スルーダブテールジョイントで箱組

現在、古民具の裁板をミシン台に作り替えるリメイクを急いで進めているのですが、その工程で箱状に木材を組んだので今回はそれについてご紹介します。


木材を組んで箱状にするには色々な方法があります。

一番簡単なのは木材の組み立てたい箇所にボンドを塗って接着してしまうことでしょう。
同じ様にボンドを使って貼り付ける場合も、留(とめ)といって斜め45度に材料を切って貼り合わせれば、木材の断面が表に現れない為、より綺麗に接着することができます。

それより強度が必要だったら釘や木ねじ(ビス)で組むこともできます。
釘やビスで固定すると表に釘やビスの頭が見えてしまいますので、それでは見栄えが悪いということで埋木(うめき)といって上から栓をしてビスの頭を隠してしまうこともできます。

ビスを使わず組むのであれば、円柱状の木材を接着面に挟み込んでからボンドで接着するダボを用いた方法、雇い実(やといざね)を用いた方法等が手軽です。

手軽さでは劣るかもしれませんが、昔から世界各国で使われてきた方法もあります。
それはほぞとほぞ穴やあられ組などといった仕口を板に作り、接着剤を併用して組み立てる方法です。

今回は蟻組という組手で箱を組みました。
この組み手は英語だとdovetailと呼ばれたりします。

以下が仕口(木を組合わせる箇所の細工)の写真です。




この材料は、もともとお持ち込み頂いた裁板の天板の一部から製材して取り出しました。
(本来は全部同じ材料で組みたかったのですが、材料がそこから取れず予算の関係もあり見えにくい部分一枚だけ白い材料になっています)

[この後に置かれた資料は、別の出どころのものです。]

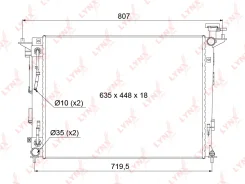 �������� ���������� ������ AT LYNXauto RB1063 RB1063 ����
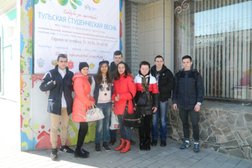Тульский техникум социальных технологий, с рейтингом 2.3 - находится по адресу Тула, Заварная улица, 11 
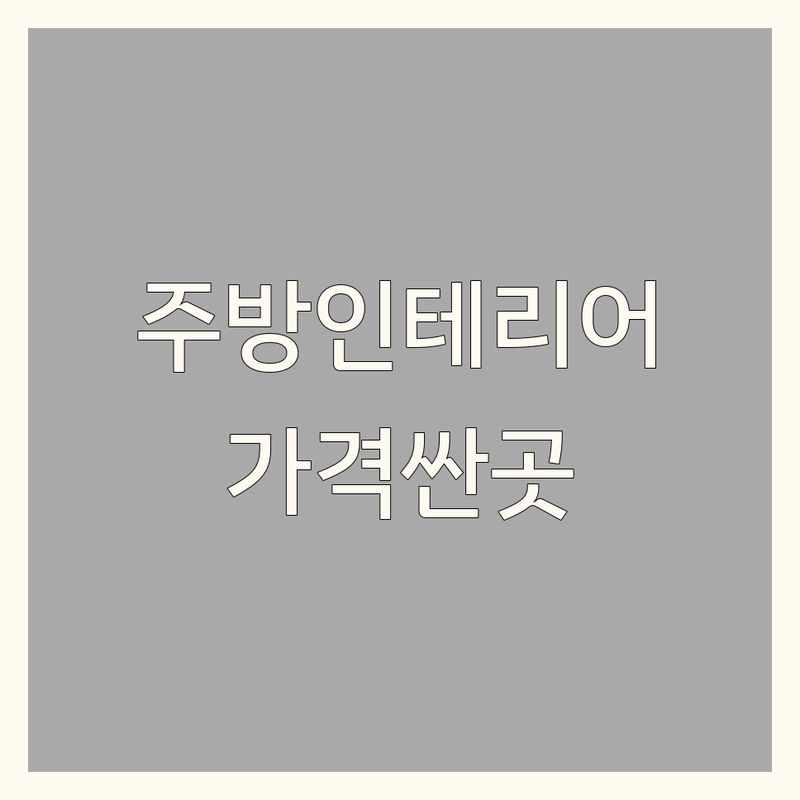 대전 서구 갈마동 월평동 주방인테리어 저렴한 곳 가격싼 곳 업체 추천 | 싱크대 주방가구 리모델링 비용 가격 잘하는 곳 | 맞춤제작 수리 시공 | 무료견적 전문업체 후기 | 아파트 빌라 주택 원룸 올수리 부분수리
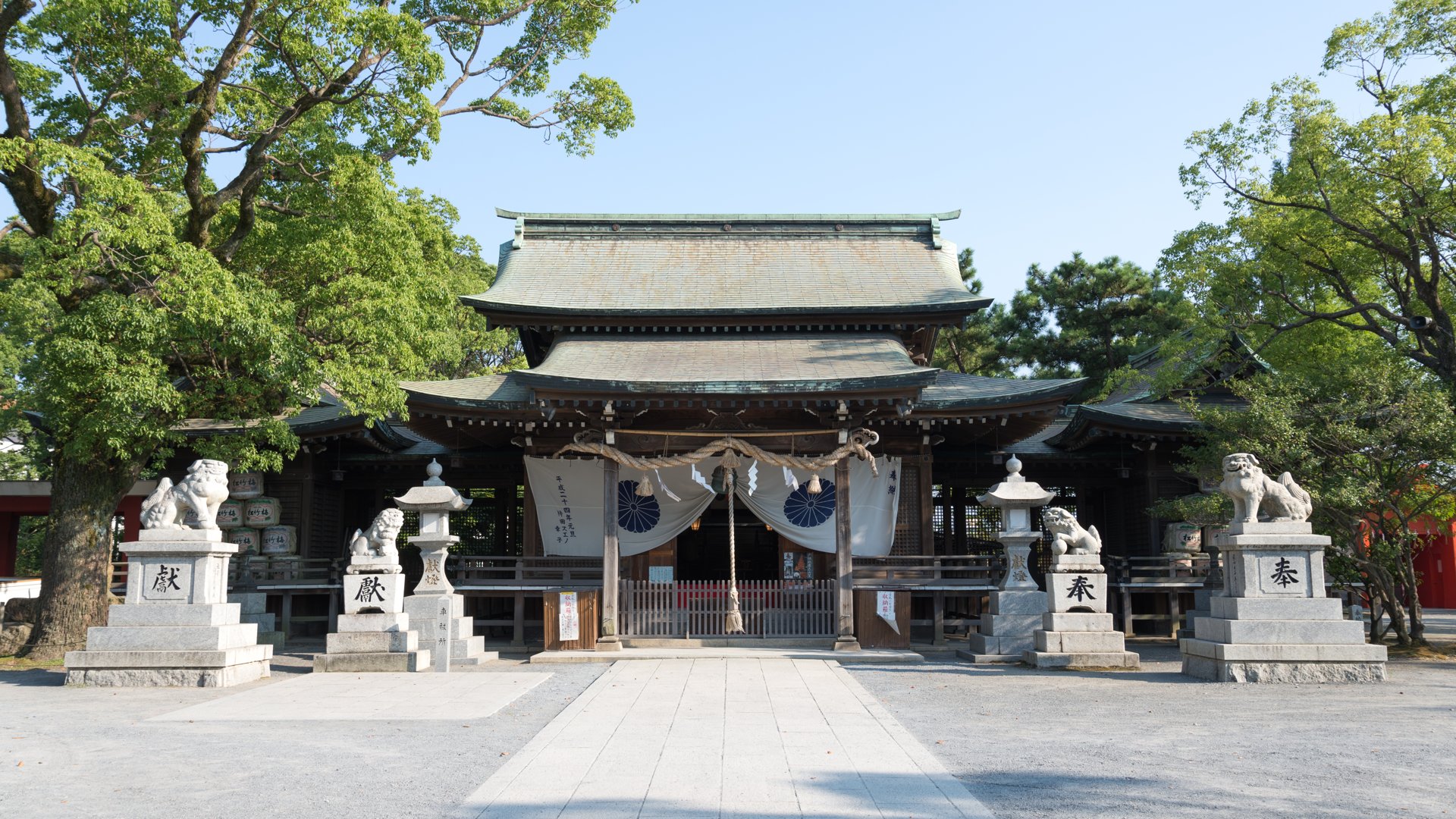 飛幡八幡宮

これを既存の引き出しの上に乗せ、接着して固定する関係で通常の組み方とはちょっと変わった形になっています。
完成した際にこの箱がどこに入るかも紹介できればと思います。

今回はLEIGHというメーカーのD4Rという治具とルーターを用いて加工してみました。
海外のFinewoodworkingという木工雑誌でも一番の評価を受けていた治具で、調整がきちんとできると精度の高い加工が可能です。
日本ではオフコーポレーションというショッピングサイト等で買うことができます。


最後に、木組みについてもっと知りたいという方向けに以下の本二冊をご紹介します。

まずは「木組み・継手と組み手の技法」という本です。
写真が豊富で、サイズも大きくカラフルで読みやすいです。建築で用いる木組みから後半では建具の組み手まで満遍なく載っています。
当店の工房にもありますが、読みやすいので作業の合間や休憩の際に手に取って読んでいます。



次にこの本ですが、こちらは上の本に比べればサンプル数も少なく白黒で少し取っ付きにくいところがあるかもしれません。
しかしほぞの度試験の結果写真やそれについての考察などもあり、隠し口の利点や欠点がよくわかります。こちらもかなり興味深い内容です。